- STATED GOAL 1:
Edit the blog post's passage starting with "This morning I" and going on through "to be enough?", writing it out with "drivel" in place of "dribble".
╭─ DOCUMENT EXCERPT
Wednesday, July 18, 2018

Enough! is never enough...

This morning I sat and wrote 3 pages of mindless dribble in my faux morning pages book (it is fake because I do not write every single morning like I should!)  I droned on and on about my lack of... well everything really. I lack focus. I lack balance. I bleat on and on about how I need change but then I never actually change.

Around and around I wrote about my complete and utter lack of self control where new projects are concerned and I worried about how life is passing me by and why have I not accomplished anything to date.

All of this could be triggered by a quote a friend shared

"Give someone a book, 
they'll read for a day. 

Teach someone to write a book... 
and they'll spend a life-time mired in
paralysing self doubt." 

How can I be everything when enough just seem to be enough?

After the mental mind purge this morning, I moved into my craft room and I began mindlessly glueing pages in yet another journal that I promised myself 2 days previous, I would not START until I finished at least one journal. Motivated in all the wrong areas.
╰─
╭─ MATERIAL PROVIDED
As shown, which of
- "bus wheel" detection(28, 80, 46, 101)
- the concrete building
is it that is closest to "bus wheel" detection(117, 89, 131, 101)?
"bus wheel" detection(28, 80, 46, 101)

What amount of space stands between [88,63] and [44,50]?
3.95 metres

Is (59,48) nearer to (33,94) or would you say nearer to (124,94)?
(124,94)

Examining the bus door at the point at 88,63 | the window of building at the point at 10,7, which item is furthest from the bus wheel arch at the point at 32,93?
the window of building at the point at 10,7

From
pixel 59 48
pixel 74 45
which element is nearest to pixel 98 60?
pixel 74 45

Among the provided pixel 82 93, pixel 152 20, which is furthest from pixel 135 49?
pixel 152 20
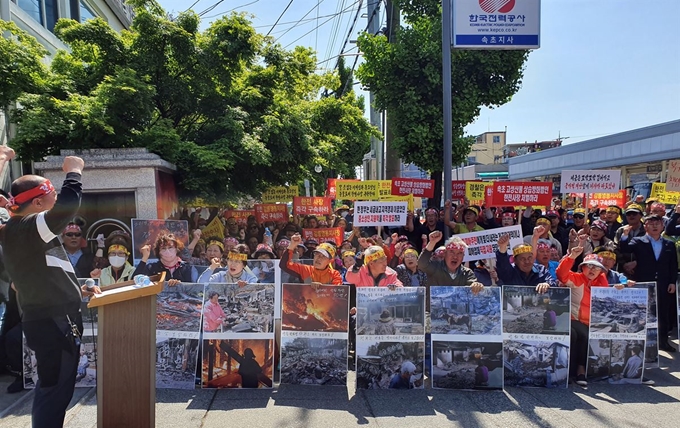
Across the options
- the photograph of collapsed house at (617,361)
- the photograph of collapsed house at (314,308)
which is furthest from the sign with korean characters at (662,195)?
the photograph of collapsed house at (314,308)

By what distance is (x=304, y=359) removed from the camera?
4.71 metres

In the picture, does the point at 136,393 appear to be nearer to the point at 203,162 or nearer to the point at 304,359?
the point at 304,359

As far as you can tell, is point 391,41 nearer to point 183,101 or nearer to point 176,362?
point 183,101

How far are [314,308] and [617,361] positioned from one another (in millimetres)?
3142

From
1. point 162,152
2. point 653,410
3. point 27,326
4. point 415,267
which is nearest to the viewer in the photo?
point 27,326

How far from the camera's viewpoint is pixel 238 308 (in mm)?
4734

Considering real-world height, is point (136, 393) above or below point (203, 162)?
below

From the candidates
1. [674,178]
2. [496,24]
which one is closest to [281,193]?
[496,24]

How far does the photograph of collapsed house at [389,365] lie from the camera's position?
4.64 metres

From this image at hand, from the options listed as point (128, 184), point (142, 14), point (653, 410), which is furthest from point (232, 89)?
point (653, 410)

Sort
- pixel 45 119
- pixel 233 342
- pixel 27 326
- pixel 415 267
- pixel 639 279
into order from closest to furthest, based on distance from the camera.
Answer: pixel 27 326, pixel 233 342, pixel 415 267, pixel 639 279, pixel 45 119

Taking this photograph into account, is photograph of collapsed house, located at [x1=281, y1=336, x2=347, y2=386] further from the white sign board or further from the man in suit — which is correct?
the white sign board

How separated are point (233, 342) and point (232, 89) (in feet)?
22.8

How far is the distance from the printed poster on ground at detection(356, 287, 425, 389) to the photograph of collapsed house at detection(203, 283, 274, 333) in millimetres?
940
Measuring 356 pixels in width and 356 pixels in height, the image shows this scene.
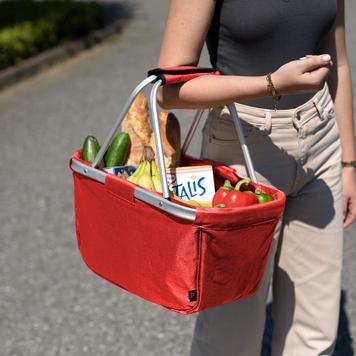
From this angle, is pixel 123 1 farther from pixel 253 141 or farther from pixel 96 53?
pixel 253 141

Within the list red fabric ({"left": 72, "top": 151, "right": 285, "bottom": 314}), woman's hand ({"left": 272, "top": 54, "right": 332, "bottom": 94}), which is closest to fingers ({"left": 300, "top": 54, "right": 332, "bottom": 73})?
woman's hand ({"left": 272, "top": 54, "right": 332, "bottom": 94})

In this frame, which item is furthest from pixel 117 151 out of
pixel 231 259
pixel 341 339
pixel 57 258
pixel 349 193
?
pixel 57 258

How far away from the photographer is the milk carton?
7.16 feet

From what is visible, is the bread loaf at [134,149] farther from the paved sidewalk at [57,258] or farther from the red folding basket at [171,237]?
the paved sidewalk at [57,258]

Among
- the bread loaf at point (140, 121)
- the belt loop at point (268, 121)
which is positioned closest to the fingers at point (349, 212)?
the belt loop at point (268, 121)

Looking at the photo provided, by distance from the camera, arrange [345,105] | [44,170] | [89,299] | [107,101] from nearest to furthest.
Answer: [345,105] < [89,299] < [44,170] < [107,101]

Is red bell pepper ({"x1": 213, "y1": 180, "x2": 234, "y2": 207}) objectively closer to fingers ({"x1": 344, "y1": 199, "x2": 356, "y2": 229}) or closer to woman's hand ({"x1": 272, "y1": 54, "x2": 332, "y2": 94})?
woman's hand ({"x1": 272, "y1": 54, "x2": 332, "y2": 94})

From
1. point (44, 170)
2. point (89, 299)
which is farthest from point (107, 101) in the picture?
point (89, 299)

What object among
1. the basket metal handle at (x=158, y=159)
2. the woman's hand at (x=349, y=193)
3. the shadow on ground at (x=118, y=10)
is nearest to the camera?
the basket metal handle at (x=158, y=159)

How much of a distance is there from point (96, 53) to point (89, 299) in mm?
5869

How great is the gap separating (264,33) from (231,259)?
621 millimetres

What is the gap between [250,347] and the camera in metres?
2.69

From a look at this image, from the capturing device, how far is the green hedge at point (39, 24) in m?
8.84

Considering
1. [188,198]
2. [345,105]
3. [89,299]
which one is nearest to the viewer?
[188,198]
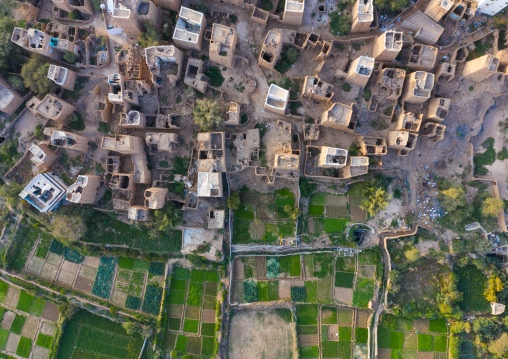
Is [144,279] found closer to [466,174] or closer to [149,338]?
[149,338]

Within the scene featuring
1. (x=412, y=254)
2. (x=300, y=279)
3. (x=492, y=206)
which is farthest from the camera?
(x=300, y=279)

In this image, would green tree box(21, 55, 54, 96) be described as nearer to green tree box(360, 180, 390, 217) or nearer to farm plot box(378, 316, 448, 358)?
green tree box(360, 180, 390, 217)

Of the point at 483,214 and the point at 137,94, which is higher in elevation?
the point at 137,94

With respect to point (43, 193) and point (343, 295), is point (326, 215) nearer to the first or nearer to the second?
point (343, 295)

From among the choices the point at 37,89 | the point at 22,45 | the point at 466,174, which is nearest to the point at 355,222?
the point at 466,174

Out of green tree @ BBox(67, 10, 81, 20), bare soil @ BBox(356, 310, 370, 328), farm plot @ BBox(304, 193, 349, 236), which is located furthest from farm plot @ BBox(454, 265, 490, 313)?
green tree @ BBox(67, 10, 81, 20)

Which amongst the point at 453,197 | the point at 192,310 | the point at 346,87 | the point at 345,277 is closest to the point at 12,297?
the point at 192,310
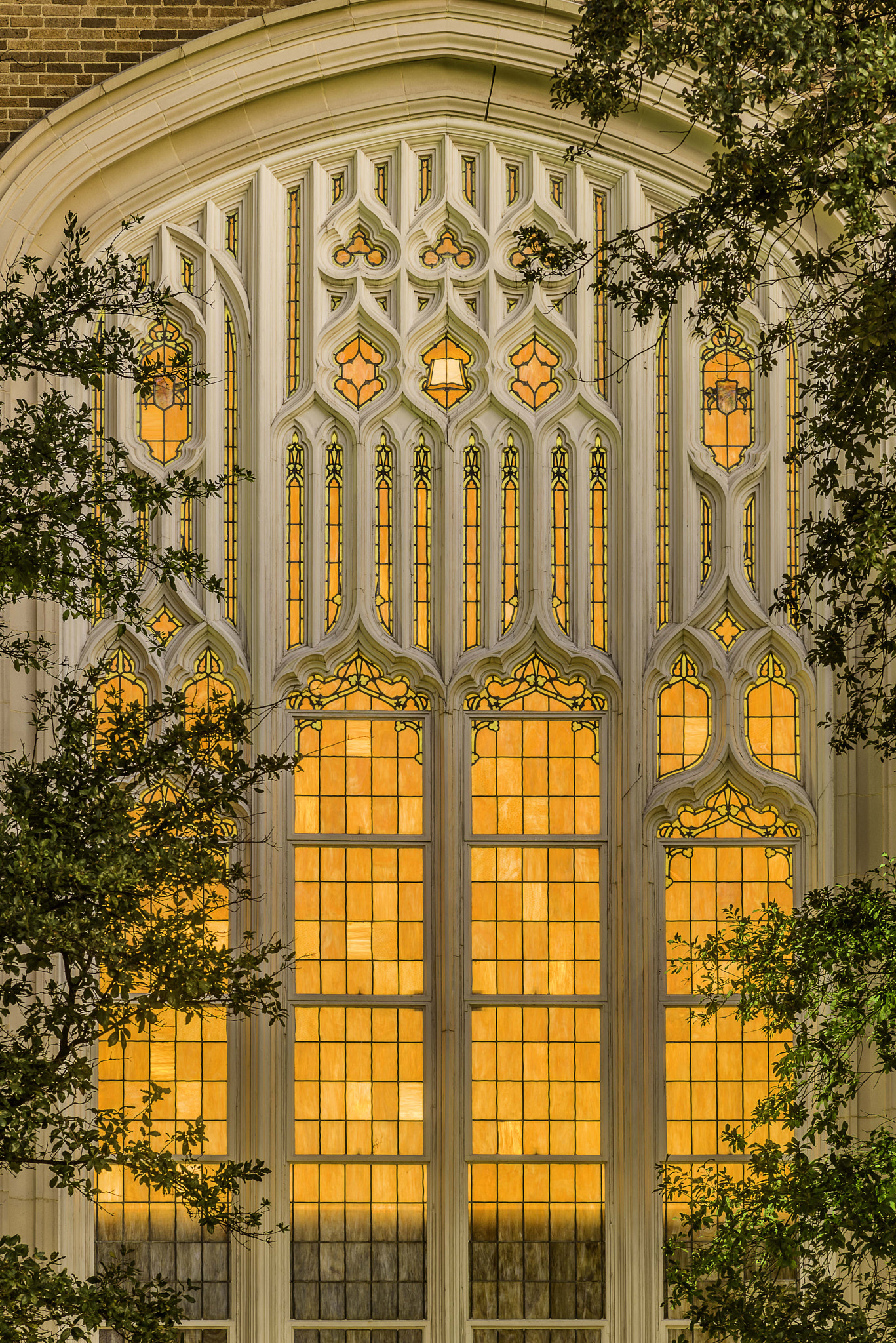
╰─
- STATED GOAL 2:
Reproduce the listing word for word, starting with its first line and going on through the line with "3.95 metres".

- WRITTEN ANSWER 1:
This morning I sat and wrote 3 pages of mindless drivel in my faux morning pages book (it is fake because I do not write every single morning like I should!)  I droned on and on about my lack of... well everything really. I lack focus. I lack balance. I bleat on and on about how I need change but then I never actually change.

Around and around I wrote about my complete and utter lack of self control where new projects are concerned and I worried about how life is passing me by and why have I not accomplished anything to date.

All of this could be triggered by a quote a friend shared

"Give someone a book, 
they'll read for a day. 

Teach someone to write a book... 
and they'll spend a life-time mired in
paralysing self doubt." 

How can I be everything when enough just seem to be enough?

- WRITTEN ANSWER 2:
As shown, which of
- "bus wheel" detection(28, 80, 46, 101)
- the concrete building
is it that is closest to "bus wheel" detection(117, 89, 131, 101)?
"bus wheel" detection(28, 80, 46, 101)

What amount of space stands between [88,63] and [44,50]?
3.95 metres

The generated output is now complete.